I've just started learning mathematical logic. Could you please give me some feedback and hints for the following problem? I know that an automorphism is a monomorphism (hence injective) and surjective map from a set to itself. Also, in all structures, equality is always given.
Let $M_0=(\mathbb{N},<)$ and $M_1=(\mathbb{Z},<)$. 1) Show that for any automorphism $f$ of $M_0$, we have $f(0) = 0$.
Attempt: Suppose $f(0)>0$ (which is possible since $f(0)$ is just a number. Then there exists a number $a \in \mathbb{N}$ such that $f(a) < f(0)$ (this is due to surjectivity). But since $f$ is an monomorphism, this would imply, by definition of monomorphism, that a < 0. This is a contradiction. Hence $f(0)=0$
2) Show that $M_0$ has a unique automorphism.

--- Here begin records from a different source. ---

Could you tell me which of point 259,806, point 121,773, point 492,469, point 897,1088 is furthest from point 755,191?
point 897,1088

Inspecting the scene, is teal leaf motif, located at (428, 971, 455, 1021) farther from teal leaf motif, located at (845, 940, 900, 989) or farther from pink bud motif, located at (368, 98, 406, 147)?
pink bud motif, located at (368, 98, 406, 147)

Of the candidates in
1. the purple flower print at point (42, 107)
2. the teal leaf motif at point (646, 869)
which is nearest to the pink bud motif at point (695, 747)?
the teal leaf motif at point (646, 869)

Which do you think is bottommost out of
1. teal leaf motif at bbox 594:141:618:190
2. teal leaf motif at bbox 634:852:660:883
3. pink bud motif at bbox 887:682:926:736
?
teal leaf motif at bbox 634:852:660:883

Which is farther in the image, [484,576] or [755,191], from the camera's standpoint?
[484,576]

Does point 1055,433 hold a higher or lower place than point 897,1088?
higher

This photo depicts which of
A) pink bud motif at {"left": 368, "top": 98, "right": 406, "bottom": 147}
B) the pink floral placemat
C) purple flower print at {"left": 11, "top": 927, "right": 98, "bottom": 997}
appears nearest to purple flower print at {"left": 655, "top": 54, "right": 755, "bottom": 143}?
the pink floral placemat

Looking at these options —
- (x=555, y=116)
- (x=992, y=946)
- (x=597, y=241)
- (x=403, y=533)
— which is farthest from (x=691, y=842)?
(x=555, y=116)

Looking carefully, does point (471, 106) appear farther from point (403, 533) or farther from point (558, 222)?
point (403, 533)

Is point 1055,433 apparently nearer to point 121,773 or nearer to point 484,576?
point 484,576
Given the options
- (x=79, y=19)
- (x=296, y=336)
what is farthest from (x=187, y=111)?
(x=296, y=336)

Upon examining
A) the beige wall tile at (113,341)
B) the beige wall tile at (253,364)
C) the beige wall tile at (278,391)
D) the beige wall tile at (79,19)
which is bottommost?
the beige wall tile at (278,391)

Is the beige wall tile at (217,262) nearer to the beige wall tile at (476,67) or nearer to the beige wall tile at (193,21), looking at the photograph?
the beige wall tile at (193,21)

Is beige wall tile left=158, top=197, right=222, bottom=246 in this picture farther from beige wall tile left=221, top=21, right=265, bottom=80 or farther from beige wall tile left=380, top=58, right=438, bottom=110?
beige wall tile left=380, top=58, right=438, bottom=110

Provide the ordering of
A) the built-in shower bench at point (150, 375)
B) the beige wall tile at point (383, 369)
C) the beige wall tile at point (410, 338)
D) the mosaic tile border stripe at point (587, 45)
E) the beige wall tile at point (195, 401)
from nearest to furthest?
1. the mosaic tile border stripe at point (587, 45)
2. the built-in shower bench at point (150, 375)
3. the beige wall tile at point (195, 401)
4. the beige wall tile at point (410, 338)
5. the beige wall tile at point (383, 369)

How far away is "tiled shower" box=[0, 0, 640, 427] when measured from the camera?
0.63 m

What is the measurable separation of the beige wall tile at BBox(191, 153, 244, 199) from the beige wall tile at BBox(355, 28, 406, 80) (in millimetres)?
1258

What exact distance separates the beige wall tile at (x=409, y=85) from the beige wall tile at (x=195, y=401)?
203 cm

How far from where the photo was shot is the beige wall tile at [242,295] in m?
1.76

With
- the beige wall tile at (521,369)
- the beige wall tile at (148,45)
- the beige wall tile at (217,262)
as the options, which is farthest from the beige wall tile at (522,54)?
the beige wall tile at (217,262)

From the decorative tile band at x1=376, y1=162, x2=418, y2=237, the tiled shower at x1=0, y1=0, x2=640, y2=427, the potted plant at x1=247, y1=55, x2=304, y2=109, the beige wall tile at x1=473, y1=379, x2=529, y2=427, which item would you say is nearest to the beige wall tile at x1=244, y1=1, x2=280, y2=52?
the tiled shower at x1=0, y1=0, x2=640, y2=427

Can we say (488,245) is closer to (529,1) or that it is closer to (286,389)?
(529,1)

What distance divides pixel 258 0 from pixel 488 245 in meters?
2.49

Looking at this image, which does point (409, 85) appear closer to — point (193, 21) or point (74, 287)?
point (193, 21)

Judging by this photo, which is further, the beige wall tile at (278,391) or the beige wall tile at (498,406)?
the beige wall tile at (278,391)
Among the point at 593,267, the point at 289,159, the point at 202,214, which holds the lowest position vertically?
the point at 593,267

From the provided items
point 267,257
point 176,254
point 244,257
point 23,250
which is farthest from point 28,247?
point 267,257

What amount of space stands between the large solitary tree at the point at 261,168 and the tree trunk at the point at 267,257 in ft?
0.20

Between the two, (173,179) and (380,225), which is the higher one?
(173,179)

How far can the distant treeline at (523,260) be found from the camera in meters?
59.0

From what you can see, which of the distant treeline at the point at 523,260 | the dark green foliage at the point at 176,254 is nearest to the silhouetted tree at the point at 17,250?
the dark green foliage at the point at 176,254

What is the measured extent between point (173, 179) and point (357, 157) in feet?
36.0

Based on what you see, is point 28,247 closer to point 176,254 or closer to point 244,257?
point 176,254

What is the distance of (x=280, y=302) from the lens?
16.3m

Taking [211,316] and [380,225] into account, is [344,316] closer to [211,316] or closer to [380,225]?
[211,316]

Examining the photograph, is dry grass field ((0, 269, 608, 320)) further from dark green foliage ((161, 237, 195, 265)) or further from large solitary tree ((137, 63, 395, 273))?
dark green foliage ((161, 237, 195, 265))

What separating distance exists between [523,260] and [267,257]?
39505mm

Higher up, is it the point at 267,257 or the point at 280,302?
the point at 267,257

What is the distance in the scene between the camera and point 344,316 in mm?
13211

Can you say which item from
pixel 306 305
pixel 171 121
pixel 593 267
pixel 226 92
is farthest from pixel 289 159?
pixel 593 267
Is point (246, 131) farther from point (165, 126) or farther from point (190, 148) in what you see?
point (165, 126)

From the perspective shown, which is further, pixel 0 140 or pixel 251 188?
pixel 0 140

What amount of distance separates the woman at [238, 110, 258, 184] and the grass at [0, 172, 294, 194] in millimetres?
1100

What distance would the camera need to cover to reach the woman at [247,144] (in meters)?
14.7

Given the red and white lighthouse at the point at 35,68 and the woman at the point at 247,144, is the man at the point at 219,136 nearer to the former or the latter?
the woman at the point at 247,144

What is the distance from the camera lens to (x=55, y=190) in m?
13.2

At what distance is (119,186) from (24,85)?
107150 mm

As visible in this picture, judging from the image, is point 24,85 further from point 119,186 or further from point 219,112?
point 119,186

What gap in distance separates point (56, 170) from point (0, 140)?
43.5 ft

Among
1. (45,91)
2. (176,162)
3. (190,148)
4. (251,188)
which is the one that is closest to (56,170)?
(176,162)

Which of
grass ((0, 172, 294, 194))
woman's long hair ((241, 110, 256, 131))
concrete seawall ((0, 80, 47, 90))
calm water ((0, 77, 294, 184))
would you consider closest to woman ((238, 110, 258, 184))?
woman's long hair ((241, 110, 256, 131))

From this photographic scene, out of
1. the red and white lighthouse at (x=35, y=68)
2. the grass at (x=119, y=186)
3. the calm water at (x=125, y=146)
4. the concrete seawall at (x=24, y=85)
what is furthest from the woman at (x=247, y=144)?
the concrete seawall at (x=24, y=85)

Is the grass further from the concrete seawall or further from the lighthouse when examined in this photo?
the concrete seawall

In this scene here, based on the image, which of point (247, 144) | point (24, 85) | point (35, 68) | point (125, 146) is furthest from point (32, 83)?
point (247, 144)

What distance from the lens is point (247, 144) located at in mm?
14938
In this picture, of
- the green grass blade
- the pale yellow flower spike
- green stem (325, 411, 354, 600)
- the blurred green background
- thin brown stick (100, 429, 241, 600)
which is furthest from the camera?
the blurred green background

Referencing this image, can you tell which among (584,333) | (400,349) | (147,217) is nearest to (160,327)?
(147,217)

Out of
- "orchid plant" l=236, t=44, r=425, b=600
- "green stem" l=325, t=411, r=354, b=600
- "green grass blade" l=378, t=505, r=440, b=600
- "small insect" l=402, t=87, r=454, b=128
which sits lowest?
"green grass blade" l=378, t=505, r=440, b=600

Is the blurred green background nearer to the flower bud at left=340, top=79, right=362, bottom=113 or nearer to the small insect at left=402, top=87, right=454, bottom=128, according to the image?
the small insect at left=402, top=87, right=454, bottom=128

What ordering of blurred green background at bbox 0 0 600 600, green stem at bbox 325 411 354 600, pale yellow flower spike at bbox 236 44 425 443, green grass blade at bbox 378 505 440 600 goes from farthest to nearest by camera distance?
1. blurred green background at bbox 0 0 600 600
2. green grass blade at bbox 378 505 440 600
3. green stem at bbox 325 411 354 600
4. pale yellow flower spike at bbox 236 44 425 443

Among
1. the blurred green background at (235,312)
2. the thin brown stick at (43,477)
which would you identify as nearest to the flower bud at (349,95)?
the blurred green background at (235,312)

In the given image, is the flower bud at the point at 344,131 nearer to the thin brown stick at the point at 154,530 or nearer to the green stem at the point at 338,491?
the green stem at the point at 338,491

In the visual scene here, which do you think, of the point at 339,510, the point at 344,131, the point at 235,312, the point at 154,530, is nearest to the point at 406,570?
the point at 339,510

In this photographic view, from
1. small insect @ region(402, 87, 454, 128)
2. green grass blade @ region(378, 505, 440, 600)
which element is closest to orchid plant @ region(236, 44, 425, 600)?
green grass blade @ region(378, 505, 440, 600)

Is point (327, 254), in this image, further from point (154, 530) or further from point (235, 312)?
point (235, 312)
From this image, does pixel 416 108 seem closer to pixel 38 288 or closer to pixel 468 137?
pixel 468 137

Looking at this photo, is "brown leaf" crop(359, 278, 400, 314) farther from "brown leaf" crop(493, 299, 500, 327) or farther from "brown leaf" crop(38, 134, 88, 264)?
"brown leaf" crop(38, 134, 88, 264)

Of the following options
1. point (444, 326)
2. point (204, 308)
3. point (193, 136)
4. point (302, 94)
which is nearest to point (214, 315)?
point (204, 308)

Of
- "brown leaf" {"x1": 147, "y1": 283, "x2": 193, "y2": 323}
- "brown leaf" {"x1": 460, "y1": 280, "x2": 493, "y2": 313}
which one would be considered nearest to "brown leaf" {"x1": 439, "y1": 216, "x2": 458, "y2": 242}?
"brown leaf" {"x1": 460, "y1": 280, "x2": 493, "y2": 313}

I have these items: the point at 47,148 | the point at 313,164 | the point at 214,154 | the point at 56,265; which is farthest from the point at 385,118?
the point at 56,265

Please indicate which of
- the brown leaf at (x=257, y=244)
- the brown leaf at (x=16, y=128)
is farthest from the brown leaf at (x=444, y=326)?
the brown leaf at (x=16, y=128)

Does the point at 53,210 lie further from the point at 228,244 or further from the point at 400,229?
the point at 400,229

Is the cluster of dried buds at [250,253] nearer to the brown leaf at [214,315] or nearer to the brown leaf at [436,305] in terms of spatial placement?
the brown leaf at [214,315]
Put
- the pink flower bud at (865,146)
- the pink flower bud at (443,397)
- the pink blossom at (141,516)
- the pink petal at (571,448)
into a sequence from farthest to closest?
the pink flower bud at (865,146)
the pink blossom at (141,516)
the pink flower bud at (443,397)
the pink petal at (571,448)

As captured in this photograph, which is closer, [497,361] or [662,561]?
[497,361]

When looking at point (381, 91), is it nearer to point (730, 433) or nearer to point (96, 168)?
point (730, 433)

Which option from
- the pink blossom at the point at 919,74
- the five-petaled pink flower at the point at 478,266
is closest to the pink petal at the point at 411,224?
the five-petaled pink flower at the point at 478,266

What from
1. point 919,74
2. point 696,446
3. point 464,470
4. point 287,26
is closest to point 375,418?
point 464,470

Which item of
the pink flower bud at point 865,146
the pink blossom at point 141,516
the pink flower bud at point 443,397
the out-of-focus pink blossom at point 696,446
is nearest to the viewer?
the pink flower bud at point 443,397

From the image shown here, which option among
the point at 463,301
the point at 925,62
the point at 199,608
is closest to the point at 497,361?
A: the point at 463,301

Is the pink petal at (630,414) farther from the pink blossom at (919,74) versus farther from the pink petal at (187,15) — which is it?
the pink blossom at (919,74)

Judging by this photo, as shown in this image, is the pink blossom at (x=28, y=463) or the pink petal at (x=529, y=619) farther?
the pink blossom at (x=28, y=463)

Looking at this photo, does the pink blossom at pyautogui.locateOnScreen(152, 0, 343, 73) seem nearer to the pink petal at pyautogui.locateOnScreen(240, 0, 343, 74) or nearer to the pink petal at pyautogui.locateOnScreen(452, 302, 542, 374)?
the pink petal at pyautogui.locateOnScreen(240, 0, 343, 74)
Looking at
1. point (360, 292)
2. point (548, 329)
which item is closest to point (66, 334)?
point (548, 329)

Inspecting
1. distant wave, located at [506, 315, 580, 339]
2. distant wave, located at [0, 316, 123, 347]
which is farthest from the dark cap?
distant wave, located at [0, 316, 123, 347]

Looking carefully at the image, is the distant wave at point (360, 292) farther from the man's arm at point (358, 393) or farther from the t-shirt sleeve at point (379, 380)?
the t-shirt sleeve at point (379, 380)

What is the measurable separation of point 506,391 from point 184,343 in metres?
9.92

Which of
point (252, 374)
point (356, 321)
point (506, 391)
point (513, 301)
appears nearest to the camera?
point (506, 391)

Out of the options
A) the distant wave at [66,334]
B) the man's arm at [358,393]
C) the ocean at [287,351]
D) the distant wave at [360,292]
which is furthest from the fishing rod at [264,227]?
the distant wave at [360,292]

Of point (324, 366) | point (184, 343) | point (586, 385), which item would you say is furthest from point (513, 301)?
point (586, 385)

Attempt: The standard way to show uniqueness is to assume there are two automorphisms $f_1$ and $f_2$ and show that they match up at every input. This has been shown true for $0$. But I got stuck at showing for the other numbers. Please give me some hints.
3) Show that for any $n \in \mathbb{Z}$, the function $f_n: x \rightarrow x+n$ is an automorphism of $M_1$.
Attempt: My question is that our structure is not given addition, so how come this question makes sense? Once I can make sense of this, checking that the function is an automorphim is just a routine check of the definitions. Is this thinking correct or is there some hidden corner that I need to be aware of?
4) Show that if $\sigma$ is an automorphism of $M_1$, then there is $n \in \mathbb{Z}$ such that $\sigma = f_n$.
Attempt: Let $a,b \in \mathbb{Z}$ and suppose that $a < b$. Then $\sigma(a)<\sigma(b)$ by the property of monomorphism. Then I want to define addition in this structure. But I don't think it's possible... If we have addition, then it's easy to define inequalities, but the other way around just seem not possible to me.
Any help would be appreciated. Thanks!
Your proof for (1) is right. For (3), the definition of $f$ takes place outside the structure: it's no problem that $f$ is defined in terms of an operation which isn't part of $M_1$.
For (2) and (4), you want to think inductively. For instance, for (2), you want to show that every automorphism of $M_0$ is the identity; so given a nontrivial automorphism $f$, consider the least element moved by $f$ and try to get a contradiction. For (4), let $f:M_1\rightarrow M_1$ be an automorphism, and let $f(0)=n$; you want to show that $f(x)=x+n$ in general. To do this, argue by induction (in two directions: going "up" and "down" from zero). Similarly to (3), note that the arguments you use here are invoking structure which $M_0$ and $M_1$ can't really "see", but that's fine - this argument is taking place in (basically) the set-theoretic universe around $M_0$ and $M_1$.